A edição da Lei n.° 12.015, de 07 de agosto de 2009, também conhecida como Lei dos Crimes contra a Dignidade Sexual, trouxe alterações significativas no Código Penal Brasileiro (CP), desde a alteração do título de sua seção, “Dos crimes contra a dignidade sexual”, em substituição ao “Dos crimes contra os costumes”, bem como com a criação de novos tipos penais incriminadores e a unificação de outros já existentes, buscando ajustá-los ao desenvolvimento sociocultural brasileiro e dirimir divergências doutrinárias e jurisprudenciais.

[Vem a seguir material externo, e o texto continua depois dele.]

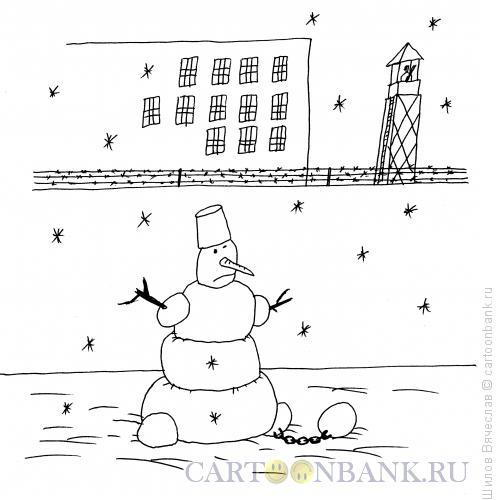 Карикатура: Снеговик у тюряги, Шилов Вячеслав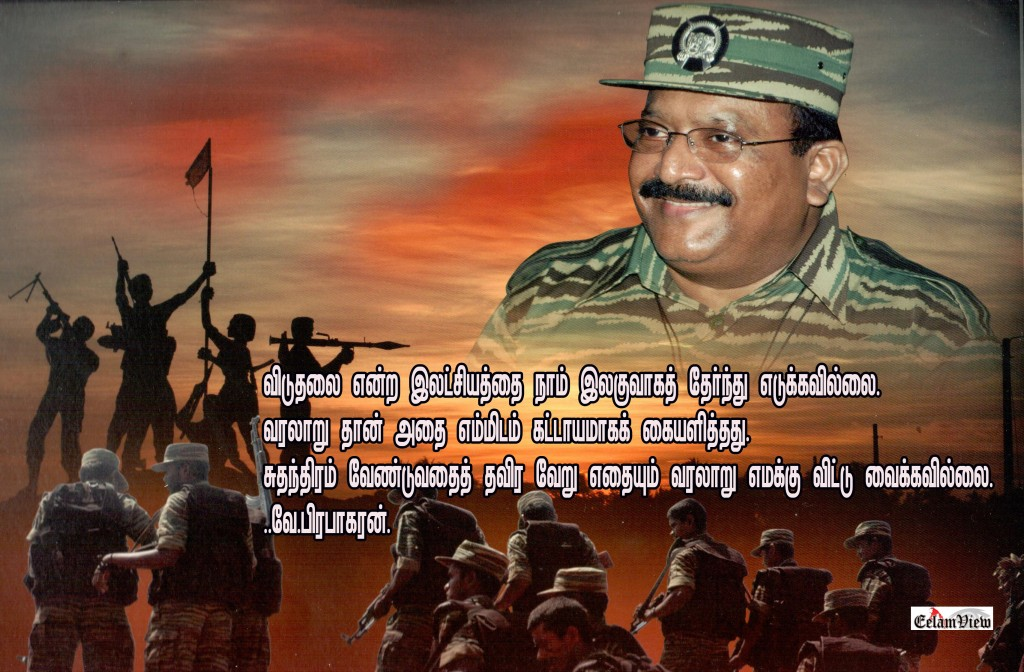 prabakaran quotes 10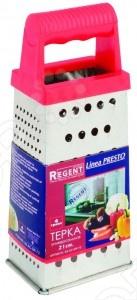 Терка четырехсторонняя Regent 93-АС-GR-72 Regent - артикул: 287802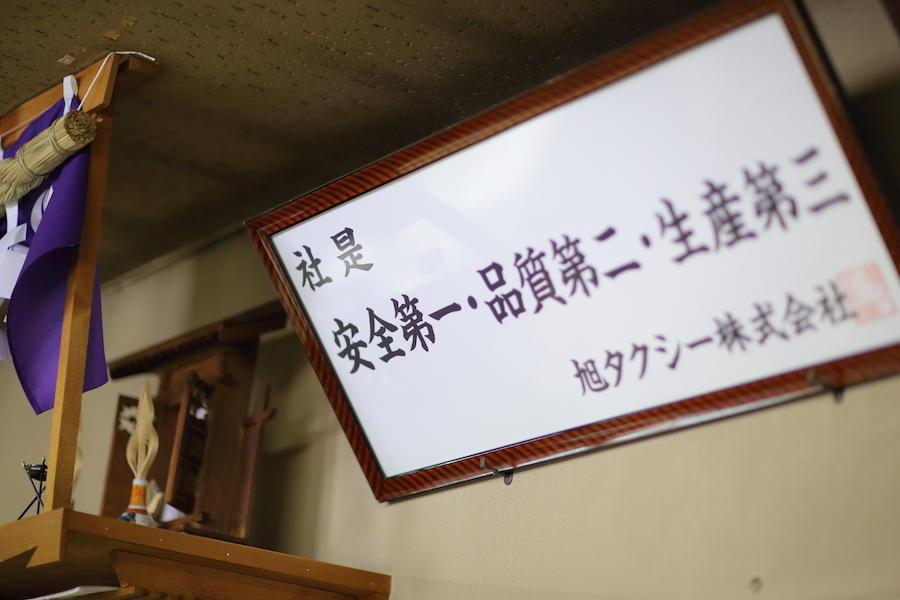 asahitakusi-3.JPG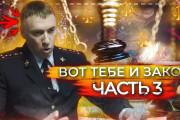 Сделаю креативное превью или обложку для видеоролика на YouTube 38 - kwork.ru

Embora decorridos mais de dez anos de sua edição, o tema ainda se faz atual, uma vez que inúmeras interpretações e jurisprudências surgiram nesse interstício. Assim, a pesquisa decorre da premissa de que a introdução feita pela supracitada Lei do tipo ‘estupro de vulnerável’, em seu art. 217-A do Código Penal (CP), partiu do estabelecimento, em um único tipo, do que anteriormente estava descrito como ‘estupro’ e ‘atentado violento ao pudor de vulneráveis’ à figura da ‘presunção de violência’, fundindo o disposto nos artigos 213, 214 e 224 do CP e aumentando a pena.
Outro destaque importante desta pesquisa refere-se ao termo ‘vulnerabilidade’, que substituiu a redação anterior da norma, que discorria sobre ‘presunção de violência’. Com isso, diante da mudança do tipo penal, da categoria de punição, para uma tipificação penal própria, justifica-se a relevância de ampliar e fomentar o debate sobre tema ainda circundado de lacunas e entendimentos diversos no ordenamento jurídico nacional.
A partir de questões norteadoras como: quais são as principais mudanças advindas da Lei? O que a mudança do paradigma legal “Dos crimes contra os costumes” para “Dos crimes contra a dignidade sexual” nos diz? A vulnerabilidade é uma presunção absoluta ou relativa? Quanto à vulnerabilidade tratada como critério interpretativo, quais são as consequências nas medidas protetivas para o menor?, apresenta-se uma breve abordagem histórica sobre o estupro de vulnerável e as alterações trazidas pela nova legislação, apontando, contextual e paralelamente, as mudanças ocorridas na sociedade brasileira, em especial, no que concerne aos menores de 14 anos, que estão iniciando precocemente a vida sexual, promovendo lacunas no entendimento jurídico quanto à relativização da natureza da vulnerabilidade em determinados casos/situações.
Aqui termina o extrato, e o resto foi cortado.